**GIVEN ENTRIES:**
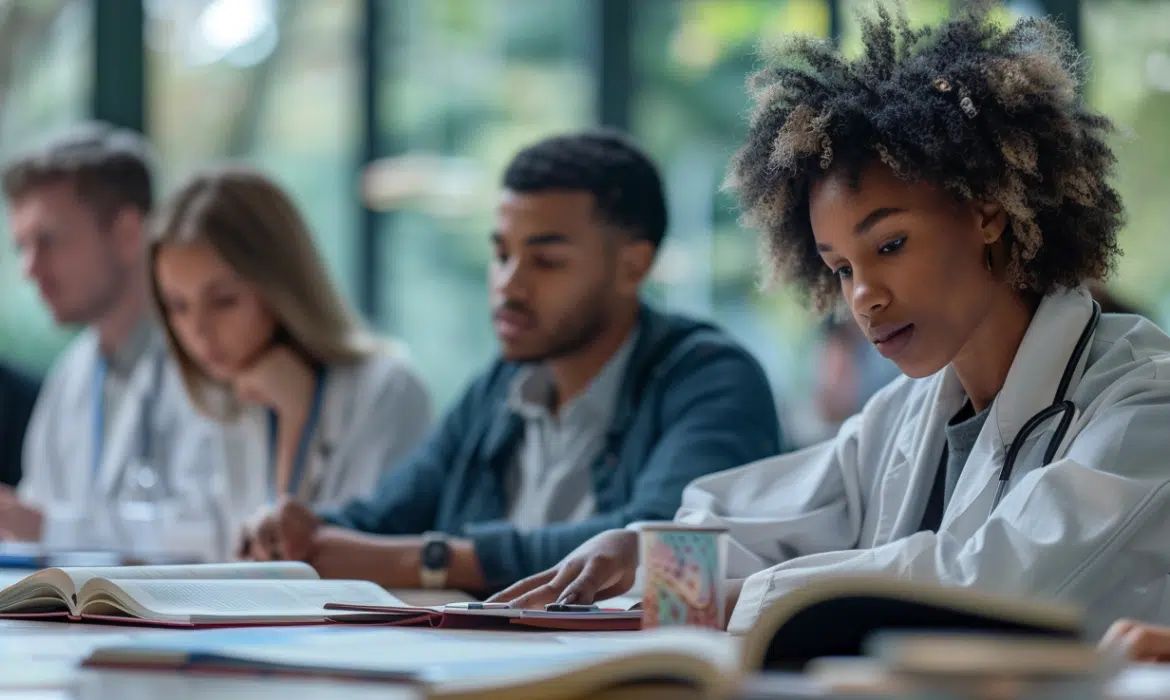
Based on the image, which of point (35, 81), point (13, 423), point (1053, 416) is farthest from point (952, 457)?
point (35, 81)

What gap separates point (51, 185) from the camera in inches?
168

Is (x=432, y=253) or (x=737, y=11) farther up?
(x=737, y=11)

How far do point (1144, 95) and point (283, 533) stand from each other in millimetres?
3417

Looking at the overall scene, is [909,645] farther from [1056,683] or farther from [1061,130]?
[1061,130]

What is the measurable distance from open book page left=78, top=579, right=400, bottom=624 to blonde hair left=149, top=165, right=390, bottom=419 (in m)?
1.76

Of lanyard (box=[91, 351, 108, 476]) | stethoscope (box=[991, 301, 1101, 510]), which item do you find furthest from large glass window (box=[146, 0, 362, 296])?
stethoscope (box=[991, 301, 1101, 510])

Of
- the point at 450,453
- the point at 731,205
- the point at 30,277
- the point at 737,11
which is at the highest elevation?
the point at 737,11

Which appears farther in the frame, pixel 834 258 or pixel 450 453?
pixel 450 453

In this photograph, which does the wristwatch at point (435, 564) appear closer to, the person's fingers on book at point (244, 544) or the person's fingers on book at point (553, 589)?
the person's fingers on book at point (244, 544)

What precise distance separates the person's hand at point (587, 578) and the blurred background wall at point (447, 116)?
3.47 m

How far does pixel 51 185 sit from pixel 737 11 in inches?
105

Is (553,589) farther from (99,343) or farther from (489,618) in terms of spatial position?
(99,343)

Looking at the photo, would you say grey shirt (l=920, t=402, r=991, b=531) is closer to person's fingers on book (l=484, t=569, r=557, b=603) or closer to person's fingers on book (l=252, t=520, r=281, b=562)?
person's fingers on book (l=484, t=569, r=557, b=603)

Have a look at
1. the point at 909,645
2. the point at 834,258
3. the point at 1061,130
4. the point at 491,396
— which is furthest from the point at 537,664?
the point at 491,396
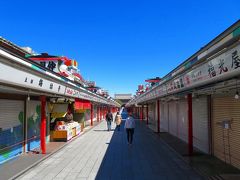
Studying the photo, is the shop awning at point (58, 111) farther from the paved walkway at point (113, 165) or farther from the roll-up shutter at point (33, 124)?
the paved walkway at point (113, 165)

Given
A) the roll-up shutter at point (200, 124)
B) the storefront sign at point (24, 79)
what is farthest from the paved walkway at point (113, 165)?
the storefront sign at point (24, 79)

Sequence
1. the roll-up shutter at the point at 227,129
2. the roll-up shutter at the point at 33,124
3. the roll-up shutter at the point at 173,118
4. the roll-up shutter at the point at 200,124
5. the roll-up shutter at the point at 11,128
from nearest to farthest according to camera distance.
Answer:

**JOB:**
Can you reproduce every item above word for word, omitting the pictures?

**CORRECT OUTPUT:**
Based on the image, which of point (35, 81), point (13, 423), point (1053, 416) is farthest from point (952, 457)?
point (35, 81)

What gap separates point (51, 185) from the camera in inches?
168

Is (x=432, y=253) or (x=737, y=11) farther up?
(x=737, y=11)

How far do point (1144, 95) and point (283, 533) stand from each other in millimetres?
3417

Looking at the overall scene, is [909,645] farther from [1056,683] or farther from [1061,130]?
[1061,130]

What is the measurable distance from open book page left=78, top=579, right=400, bottom=624 to blonde hair left=149, top=165, right=390, bottom=419 (in m)?
1.76

Of lanyard (box=[91, 351, 108, 476]) | stethoscope (box=[991, 301, 1101, 510]), which item do you find furthest from large glass window (box=[146, 0, 362, 296])?
stethoscope (box=[991, 301, 1101, 510])

Of
- the point at 450,453
- the point at 731,205
- the point at 30,277
- the point at 737,11
which is at the highest elevation?
the point at 737,11

Which appears farther in the frame, pixel 834 258 or pixel 450 453?
pixel 450 453

In this photograph, which does the wristwatch at point (435, 564) appear closer to, the person's fingers on book at point (244, 544) or the person's fingers on book at point (553, 589)?
the person's fingers on book at point (244, 544)

What precise distance separates the person's hand at point (587, 578) and the blurred background wall at point (447, 116)?
3.47 m

How far does pixel 51 185 sit from pixel 737 11 in inches?
105

Is (553,589) farther from (99,343) or farther from (489,618) in terms of spatial position?
(99,343)

Looking at the photo, would you say grey shirt (l=920, t=402, r=991, b=531) is closer to person's fingers on book (l=484, t=569, r=557, b=603) or closer to person's fingers on book (l=252, t=520, r=281, b=562)?
person's fingers on book (l=484, t=569, r=557, b=603)

Have a look at
1. the point at 909,645
2. the point at 834,258
3. the point at 1061,130
4. the point at 491,396
— which is furthest from the point at 537,664?
the point at 491,396
Studying the photo, is the shop awning at point (58, 111) farther from the paved walkway at point (113, 165) or farther from the roll-up shutter at point (33, 124)?
the paved walkway at point (113, 165)

Given
A) the roll-up shutter at point (200, 124)
B) the storefront sign at point (24, 79)
what is farthest from the paved walkway at point (113, 165)?
the storefront sign at point (24, 79)

Sequence
1. the roll-up shutter at the point at 227,129
2. the roll-up shutter at the point at 33,124
3. the roll-up shutter at the point at 173,118
4. the roll-up shutter at the point at 200,124
5. the roll-up shutter at the point at 11,128
from nearest to farthest according to camera distance.
Answer:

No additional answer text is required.